> _JOB_: Leaving out all pictures, transcribe exactly the lines between the line with "From the image we have, with the options" and the last line of the records below, both included.
====== GIVEN RECORDS
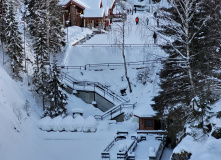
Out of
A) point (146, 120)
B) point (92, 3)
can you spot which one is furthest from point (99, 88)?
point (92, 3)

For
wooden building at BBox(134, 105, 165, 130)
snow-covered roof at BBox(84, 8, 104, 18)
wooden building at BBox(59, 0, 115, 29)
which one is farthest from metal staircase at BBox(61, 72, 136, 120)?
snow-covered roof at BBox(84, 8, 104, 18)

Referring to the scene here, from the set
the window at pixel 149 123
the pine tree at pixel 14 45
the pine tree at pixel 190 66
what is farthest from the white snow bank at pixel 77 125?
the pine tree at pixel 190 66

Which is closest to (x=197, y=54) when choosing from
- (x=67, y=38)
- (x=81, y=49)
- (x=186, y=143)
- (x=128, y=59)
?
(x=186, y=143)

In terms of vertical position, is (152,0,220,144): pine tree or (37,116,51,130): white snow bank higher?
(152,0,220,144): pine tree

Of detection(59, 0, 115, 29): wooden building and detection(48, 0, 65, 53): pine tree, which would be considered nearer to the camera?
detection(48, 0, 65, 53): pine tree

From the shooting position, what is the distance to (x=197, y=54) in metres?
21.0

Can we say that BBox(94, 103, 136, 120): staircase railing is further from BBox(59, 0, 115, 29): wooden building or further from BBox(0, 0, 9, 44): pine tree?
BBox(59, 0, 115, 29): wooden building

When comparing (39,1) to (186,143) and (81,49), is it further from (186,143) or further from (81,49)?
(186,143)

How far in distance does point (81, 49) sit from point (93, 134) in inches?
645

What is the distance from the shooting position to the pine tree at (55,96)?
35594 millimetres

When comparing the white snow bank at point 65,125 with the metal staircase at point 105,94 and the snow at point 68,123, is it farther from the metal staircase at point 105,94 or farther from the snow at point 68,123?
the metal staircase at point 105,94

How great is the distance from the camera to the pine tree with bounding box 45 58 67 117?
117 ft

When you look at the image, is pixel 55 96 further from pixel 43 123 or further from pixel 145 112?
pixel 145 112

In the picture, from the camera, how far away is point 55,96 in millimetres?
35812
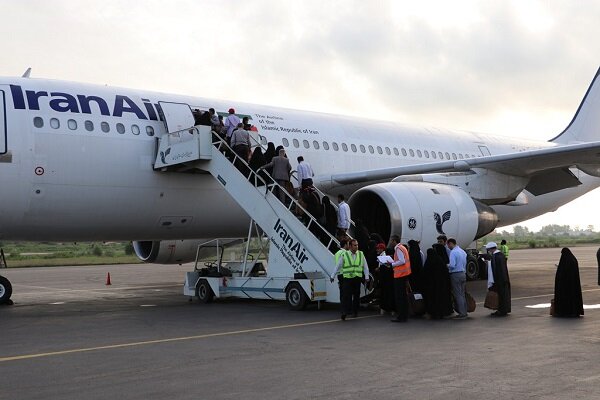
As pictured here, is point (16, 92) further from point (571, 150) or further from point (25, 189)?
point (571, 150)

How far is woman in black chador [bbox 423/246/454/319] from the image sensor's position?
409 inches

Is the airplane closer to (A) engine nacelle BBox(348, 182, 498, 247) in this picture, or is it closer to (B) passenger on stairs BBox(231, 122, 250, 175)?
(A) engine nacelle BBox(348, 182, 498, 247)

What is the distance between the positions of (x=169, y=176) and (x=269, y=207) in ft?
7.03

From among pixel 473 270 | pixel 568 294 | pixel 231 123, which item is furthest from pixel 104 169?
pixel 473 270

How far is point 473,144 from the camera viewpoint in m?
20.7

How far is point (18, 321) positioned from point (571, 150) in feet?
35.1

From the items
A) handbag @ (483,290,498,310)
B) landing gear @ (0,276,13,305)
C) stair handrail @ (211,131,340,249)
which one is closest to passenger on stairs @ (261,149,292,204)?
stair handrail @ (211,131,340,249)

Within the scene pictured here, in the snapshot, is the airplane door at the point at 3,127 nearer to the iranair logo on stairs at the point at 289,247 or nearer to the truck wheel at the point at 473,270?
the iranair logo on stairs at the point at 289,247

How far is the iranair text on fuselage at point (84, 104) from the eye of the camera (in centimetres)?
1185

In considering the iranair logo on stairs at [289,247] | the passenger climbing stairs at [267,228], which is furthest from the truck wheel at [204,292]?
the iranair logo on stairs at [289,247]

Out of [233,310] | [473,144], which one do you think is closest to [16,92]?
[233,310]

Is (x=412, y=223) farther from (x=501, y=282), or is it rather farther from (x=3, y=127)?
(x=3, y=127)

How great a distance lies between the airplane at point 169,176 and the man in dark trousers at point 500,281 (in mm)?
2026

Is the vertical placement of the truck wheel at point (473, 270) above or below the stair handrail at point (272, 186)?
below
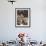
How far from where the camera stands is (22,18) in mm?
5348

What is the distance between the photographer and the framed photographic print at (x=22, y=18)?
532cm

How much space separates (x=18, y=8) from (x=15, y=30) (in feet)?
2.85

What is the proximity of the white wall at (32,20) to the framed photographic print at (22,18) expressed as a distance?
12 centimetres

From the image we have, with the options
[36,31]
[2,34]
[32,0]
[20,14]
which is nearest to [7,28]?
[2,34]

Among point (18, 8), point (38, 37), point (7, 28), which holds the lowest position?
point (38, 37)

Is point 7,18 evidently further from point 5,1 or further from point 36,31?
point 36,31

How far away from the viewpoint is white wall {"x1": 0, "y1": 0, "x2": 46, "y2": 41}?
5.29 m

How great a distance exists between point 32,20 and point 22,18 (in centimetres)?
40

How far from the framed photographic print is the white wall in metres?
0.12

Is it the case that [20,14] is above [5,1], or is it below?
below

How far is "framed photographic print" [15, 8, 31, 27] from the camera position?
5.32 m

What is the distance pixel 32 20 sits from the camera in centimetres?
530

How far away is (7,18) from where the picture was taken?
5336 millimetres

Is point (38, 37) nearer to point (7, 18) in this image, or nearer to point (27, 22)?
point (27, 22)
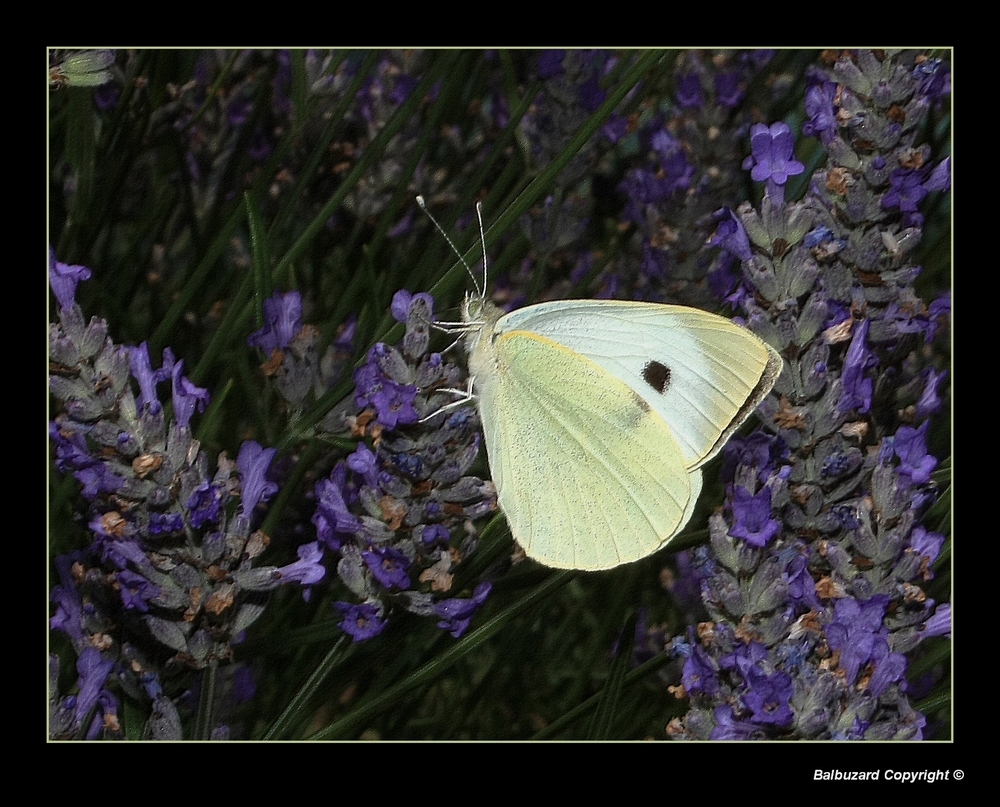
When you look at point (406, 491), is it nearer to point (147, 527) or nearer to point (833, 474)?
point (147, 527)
============
> _SOLUTION FOR THIS PROBLEM_:
From the image we have, with the options
[36,31]
[2,34]
[32,0]
[20,14]
which is nearest to [7,28]?
[2,34]

Among point (18, 8), point (38, 37), point (7, 28), which holds the lowest position?
point (38, 37)

Is point 7,18 evidently further from point 5,1 or further from point 36,31?
point 36,31

How far away from the viewpoint is white wall {"x1": 0, "y1": 0, "x2": 46, "y2": 41}?
5.29 m

How great a distance exists between point 32,20 and point 22,18 (in centimetres)?
40

How far from the framed photographic print is the white wall in metres?
0.12

Is it the case that [20,14] is above [5,1], or is it below?
below

How far is "framed photographic print" [15, 8, 31, 27] from the camera position?
5.32 m

What is the distance pixel 32 20 sits from the camera in centimetres?
530

How far away is (7,18) from where the picture was taken?
5336 millimetres

Is point (38, 37) nearer to point (7, 18) in this image, or nearer to point (27, 22)?
point (27, 22)
When you look at point (406, 491), is it nearer to point (147, 527) or nearer to point (833, 474)?
point (147, 527)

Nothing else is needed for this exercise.